Sylvia’s recommendation to make the most of a graduate degree? “Get to know your fellow students, participate in department and GSS (Graduate Student Society) events, and make GSWS your home at SFU. You will be made welcome!”

Ngoc Le

For Ngoc, a personal interest in the international fandoms for Korean dramas drew her to the Department of Gender, Sexuality, and Women’s Studies. As she delved deeper into GSWS-realted subject matter, her academic interests expanded to include translations and feminist teaching practices. 

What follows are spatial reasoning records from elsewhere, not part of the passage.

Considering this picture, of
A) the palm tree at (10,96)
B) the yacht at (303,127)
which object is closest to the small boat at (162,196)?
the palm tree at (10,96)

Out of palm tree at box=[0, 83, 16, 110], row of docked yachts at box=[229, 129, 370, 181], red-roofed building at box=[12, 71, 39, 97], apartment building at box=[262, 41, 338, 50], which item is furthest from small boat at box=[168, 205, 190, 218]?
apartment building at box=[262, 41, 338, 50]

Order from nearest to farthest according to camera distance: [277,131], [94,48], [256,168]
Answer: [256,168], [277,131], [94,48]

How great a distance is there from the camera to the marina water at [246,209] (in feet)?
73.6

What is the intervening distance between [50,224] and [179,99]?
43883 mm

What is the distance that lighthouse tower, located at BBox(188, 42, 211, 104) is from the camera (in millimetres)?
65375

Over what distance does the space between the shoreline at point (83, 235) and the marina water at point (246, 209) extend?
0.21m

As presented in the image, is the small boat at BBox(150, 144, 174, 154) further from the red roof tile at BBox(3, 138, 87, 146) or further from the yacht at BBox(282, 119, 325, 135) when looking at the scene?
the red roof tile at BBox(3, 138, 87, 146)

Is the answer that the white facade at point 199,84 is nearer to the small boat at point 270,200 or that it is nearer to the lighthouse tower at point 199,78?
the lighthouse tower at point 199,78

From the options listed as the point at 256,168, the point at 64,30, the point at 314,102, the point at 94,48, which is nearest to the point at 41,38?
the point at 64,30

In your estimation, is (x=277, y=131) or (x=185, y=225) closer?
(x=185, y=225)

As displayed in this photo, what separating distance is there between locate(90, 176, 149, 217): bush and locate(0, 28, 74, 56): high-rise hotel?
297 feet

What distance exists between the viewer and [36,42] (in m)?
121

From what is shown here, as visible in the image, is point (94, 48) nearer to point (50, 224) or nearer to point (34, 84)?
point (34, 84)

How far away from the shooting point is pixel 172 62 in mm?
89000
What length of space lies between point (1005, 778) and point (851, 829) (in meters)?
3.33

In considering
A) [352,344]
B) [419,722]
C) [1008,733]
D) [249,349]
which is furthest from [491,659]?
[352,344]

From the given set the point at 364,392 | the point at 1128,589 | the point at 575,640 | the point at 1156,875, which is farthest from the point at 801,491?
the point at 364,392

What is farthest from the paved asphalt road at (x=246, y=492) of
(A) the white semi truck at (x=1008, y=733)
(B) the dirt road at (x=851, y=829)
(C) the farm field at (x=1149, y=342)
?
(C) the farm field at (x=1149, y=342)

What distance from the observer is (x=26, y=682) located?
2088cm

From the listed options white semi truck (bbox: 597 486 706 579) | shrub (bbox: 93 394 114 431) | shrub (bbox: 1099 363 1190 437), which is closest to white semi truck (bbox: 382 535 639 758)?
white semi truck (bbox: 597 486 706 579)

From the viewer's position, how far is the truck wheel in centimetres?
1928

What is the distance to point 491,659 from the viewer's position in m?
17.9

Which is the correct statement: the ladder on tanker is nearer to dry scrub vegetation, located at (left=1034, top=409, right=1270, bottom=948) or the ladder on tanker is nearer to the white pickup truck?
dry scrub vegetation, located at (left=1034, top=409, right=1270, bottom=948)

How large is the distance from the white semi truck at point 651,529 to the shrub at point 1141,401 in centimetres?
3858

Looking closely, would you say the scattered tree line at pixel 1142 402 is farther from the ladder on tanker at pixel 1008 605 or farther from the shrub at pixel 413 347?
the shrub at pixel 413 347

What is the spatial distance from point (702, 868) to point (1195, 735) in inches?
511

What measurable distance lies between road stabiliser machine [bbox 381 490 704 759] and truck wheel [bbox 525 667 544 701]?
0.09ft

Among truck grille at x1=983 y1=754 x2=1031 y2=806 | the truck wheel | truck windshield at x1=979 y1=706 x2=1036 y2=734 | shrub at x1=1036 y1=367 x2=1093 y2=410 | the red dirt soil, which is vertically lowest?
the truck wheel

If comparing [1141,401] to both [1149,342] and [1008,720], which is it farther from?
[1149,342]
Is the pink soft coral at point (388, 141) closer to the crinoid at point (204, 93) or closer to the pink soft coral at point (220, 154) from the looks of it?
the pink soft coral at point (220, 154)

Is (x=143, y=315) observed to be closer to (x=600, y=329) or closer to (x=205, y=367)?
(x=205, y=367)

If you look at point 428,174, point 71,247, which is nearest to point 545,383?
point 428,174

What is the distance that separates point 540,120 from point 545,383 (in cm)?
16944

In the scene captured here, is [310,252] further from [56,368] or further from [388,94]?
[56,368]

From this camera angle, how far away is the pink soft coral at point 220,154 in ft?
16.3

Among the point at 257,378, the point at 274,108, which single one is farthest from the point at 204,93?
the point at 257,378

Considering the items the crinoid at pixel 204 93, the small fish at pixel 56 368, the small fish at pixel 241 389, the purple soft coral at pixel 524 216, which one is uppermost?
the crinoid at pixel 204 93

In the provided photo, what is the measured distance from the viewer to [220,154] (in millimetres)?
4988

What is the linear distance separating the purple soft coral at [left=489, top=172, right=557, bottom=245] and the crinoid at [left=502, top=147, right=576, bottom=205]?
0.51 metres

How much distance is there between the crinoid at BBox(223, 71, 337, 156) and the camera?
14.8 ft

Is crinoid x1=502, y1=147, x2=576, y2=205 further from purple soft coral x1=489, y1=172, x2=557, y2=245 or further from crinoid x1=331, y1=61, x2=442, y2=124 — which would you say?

She recalls her time in GSWS 830 (Sex Work) being the most memorable learning experience where she worked collaboratively with her fellow graduate students to to deliver a public workshop analyzing how anti-trafficking rhetoric can be ineffective in addressing sex trafficking and further cause harm to sex workers. The workshop content was developed under guidance and consultant with SWAN Vancouver and was hosted in SFU Surrey campus. For Ngoc, this experience was a perfect combination of theory studies, community-engagement and activism. 

During her time at SFU, Ngoc was an active member of the Graduate Student Society (GSS), where she volunteered as a caucus councillor to advocate for student’s rights and benefits. Ngoc is a passionate learner, student, and advocate for students and staff at SFU. As of this semester, she is starting her MA in Equity Studies at SFU.